ECLI:NL:CRVB:2024:1116

Centrale Raad van Beroep

Datum uitspraak
4 juni 2024
Publicatiedatum
11 juni 2024
Zaaknummer
23/1882 WIA
Instantie
Centrale Raad van Beroep
Type
Uitspraak
Rechtsgebied
Bestuursrecht; Socialezekerheidsrecht
Procedures
  • Hoger beroep
Vindplaatsen
  • Rechtspraak.nl
AI samenvatting door LexboostAutomatisch gegenereerd

Weigering WIA-uitkering op grond van niet voltooide wachttijd

In deze zaak heeft de Centrale Raad van Beroep op 4 juni 2024 uitspraak gedaan in het hoger beroep van appellante tegen de weigering van het Uitvoeringsinstituut werknemersverzekeringen (Uwv) om haar een WIA-uitkering toe te kennen. Appellante had een aanvraag ingediend voor een WIA-uitkering, maar het Uwv stelde vast dat zij de wettelijke wachttijd van 104 weken niet had volbracht, omdat zij per 20 januari 2014 hersteld was verklaard. Appellante was van mening dat het Uwv niet voldoende had onderzocht of de wachttijd was volgemaakt, maar de Raad oordeelde dat het Uwv terecht geen WIA-uitkering had toegekend.
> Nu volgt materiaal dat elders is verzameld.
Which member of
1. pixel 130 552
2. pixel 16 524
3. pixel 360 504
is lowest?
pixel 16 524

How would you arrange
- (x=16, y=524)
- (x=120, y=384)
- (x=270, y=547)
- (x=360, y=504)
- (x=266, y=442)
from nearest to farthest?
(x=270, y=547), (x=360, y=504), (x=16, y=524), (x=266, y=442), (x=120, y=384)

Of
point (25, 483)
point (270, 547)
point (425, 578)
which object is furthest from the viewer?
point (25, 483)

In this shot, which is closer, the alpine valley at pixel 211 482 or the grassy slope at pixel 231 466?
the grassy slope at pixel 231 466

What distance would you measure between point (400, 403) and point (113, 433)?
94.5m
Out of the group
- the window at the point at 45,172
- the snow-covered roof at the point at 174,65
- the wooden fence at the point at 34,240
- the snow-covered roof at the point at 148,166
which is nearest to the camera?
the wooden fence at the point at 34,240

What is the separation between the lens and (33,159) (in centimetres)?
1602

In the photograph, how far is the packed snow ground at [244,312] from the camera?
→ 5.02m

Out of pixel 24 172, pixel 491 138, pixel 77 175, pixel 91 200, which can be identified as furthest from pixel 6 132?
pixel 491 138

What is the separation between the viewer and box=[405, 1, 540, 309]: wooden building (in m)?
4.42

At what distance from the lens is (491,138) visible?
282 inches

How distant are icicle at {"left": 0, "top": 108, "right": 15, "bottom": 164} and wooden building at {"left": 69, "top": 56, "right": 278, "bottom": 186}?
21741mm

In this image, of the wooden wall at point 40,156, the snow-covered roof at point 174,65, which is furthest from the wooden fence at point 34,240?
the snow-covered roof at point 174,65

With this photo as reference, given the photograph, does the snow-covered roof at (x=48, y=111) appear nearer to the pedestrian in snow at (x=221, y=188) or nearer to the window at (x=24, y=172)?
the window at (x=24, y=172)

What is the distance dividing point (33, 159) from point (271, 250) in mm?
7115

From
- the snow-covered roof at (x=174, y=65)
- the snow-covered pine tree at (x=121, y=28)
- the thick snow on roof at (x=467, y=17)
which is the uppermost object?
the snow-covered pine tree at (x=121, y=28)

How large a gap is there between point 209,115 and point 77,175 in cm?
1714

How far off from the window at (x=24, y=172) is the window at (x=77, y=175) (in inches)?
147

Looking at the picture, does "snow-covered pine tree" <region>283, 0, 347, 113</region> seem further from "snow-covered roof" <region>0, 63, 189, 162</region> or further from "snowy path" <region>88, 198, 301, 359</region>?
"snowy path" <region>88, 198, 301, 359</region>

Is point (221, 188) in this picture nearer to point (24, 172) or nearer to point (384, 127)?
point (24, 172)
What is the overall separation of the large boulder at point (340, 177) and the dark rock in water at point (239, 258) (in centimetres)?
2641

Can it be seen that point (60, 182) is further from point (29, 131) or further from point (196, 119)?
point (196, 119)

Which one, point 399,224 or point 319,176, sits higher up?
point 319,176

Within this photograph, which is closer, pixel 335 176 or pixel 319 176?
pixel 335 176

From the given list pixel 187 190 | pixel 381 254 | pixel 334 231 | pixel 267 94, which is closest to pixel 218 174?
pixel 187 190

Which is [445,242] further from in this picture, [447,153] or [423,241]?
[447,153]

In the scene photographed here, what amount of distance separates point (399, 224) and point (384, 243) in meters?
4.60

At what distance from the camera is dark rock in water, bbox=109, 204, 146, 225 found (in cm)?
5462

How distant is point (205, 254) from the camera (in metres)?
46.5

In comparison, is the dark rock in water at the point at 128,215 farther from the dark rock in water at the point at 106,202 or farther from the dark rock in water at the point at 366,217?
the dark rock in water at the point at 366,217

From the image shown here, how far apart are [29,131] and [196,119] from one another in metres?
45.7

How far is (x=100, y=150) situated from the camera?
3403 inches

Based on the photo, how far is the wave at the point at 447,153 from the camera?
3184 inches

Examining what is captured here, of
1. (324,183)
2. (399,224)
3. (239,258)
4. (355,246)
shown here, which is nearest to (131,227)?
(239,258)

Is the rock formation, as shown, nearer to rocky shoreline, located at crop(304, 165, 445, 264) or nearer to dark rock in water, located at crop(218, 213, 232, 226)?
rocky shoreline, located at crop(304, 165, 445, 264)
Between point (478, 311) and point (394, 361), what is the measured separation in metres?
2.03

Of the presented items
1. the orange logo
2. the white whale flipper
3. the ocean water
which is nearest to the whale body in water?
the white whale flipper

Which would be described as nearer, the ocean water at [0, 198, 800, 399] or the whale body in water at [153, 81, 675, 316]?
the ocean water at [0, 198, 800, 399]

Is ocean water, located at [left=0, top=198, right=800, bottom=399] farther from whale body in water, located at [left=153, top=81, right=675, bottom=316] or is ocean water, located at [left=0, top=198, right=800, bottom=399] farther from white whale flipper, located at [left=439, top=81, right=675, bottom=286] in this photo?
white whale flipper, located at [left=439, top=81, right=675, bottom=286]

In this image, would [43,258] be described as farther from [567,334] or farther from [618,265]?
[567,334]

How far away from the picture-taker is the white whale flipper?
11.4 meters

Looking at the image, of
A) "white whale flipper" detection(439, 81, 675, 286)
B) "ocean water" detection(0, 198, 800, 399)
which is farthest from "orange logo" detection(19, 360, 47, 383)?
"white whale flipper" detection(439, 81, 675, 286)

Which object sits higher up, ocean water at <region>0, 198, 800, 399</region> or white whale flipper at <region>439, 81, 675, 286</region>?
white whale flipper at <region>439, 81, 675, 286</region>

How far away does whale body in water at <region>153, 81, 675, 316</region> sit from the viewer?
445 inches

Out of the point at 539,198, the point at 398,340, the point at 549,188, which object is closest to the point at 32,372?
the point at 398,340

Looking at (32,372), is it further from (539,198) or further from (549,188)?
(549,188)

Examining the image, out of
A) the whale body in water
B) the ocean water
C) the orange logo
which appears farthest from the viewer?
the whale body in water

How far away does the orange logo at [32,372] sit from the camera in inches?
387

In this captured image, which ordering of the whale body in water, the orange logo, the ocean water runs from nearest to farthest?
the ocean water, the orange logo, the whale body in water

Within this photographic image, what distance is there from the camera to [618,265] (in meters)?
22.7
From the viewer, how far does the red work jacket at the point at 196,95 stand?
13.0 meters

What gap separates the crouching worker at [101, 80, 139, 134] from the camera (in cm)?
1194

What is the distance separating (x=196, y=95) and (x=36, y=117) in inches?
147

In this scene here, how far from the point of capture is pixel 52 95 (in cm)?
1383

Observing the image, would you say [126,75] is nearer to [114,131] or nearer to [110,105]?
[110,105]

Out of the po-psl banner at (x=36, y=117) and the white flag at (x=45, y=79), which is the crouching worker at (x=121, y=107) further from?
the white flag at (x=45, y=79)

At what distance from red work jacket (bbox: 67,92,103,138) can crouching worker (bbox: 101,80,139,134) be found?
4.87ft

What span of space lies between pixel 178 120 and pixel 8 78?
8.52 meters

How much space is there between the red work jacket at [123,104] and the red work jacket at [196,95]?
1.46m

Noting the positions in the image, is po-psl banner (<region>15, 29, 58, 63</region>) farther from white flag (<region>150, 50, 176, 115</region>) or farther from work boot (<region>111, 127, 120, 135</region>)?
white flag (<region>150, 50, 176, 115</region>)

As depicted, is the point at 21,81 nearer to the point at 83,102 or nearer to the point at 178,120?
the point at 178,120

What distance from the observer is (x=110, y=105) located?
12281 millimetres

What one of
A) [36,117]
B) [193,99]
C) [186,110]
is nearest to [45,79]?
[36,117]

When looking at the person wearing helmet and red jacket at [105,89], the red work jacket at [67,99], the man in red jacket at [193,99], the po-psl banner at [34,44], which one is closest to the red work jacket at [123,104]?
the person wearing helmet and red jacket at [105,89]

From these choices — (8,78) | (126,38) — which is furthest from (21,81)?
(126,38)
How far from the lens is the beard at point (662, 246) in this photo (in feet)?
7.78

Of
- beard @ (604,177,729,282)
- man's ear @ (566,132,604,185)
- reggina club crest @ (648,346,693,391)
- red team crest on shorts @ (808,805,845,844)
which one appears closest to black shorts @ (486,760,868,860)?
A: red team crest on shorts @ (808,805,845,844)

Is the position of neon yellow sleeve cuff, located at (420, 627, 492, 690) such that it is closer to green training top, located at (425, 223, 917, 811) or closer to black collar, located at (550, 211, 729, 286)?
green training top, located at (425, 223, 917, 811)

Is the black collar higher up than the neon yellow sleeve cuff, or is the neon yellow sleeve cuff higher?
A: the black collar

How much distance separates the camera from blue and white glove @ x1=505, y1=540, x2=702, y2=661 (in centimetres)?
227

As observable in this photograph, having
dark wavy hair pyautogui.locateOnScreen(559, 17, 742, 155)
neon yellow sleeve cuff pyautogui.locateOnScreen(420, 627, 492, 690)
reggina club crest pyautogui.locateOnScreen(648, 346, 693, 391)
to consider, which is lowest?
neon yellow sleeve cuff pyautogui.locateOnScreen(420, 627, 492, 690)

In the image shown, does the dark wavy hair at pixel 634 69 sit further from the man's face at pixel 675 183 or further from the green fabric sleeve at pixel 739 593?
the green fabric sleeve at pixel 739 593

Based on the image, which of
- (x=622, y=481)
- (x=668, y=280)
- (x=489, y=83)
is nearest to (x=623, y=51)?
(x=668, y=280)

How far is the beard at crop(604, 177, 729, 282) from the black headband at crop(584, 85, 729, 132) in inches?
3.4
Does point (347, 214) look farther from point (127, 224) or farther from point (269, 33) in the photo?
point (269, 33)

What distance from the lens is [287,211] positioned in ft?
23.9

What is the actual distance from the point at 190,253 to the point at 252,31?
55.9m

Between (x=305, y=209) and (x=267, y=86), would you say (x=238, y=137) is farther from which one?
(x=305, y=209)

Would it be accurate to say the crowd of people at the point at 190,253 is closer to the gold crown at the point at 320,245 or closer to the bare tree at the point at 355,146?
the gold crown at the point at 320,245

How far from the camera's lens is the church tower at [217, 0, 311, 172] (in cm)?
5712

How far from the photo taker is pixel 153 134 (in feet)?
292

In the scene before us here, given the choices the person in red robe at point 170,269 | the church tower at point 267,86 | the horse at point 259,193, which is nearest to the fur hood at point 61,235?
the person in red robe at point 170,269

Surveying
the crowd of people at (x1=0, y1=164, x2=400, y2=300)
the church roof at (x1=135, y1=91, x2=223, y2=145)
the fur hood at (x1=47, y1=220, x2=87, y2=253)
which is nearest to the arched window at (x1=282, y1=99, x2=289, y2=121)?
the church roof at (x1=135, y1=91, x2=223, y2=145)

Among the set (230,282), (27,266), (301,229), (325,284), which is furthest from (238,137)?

Het procesverloop begon met een hoger beroep ingesteld door mr. L.A. Alderlieste, advocaat van appellante. De Raad heeft de zaak behandeld op een zitting op 23 april 2024, waar appellante aanwezig was met haar advocaat en het Uwv vertegenwoordigd was door J.C. Geldof. De Raad heeft de feiten en omstandigheden van de zaak beoordeeld, waaronder de medische onderzoeken en de hersteldverklaring van appellante. De rechtbank had eerder het beroep van appellante tegen het besluit van het Uwv ongegrond verklaard, en de Raad bevestigde deze uitspraak.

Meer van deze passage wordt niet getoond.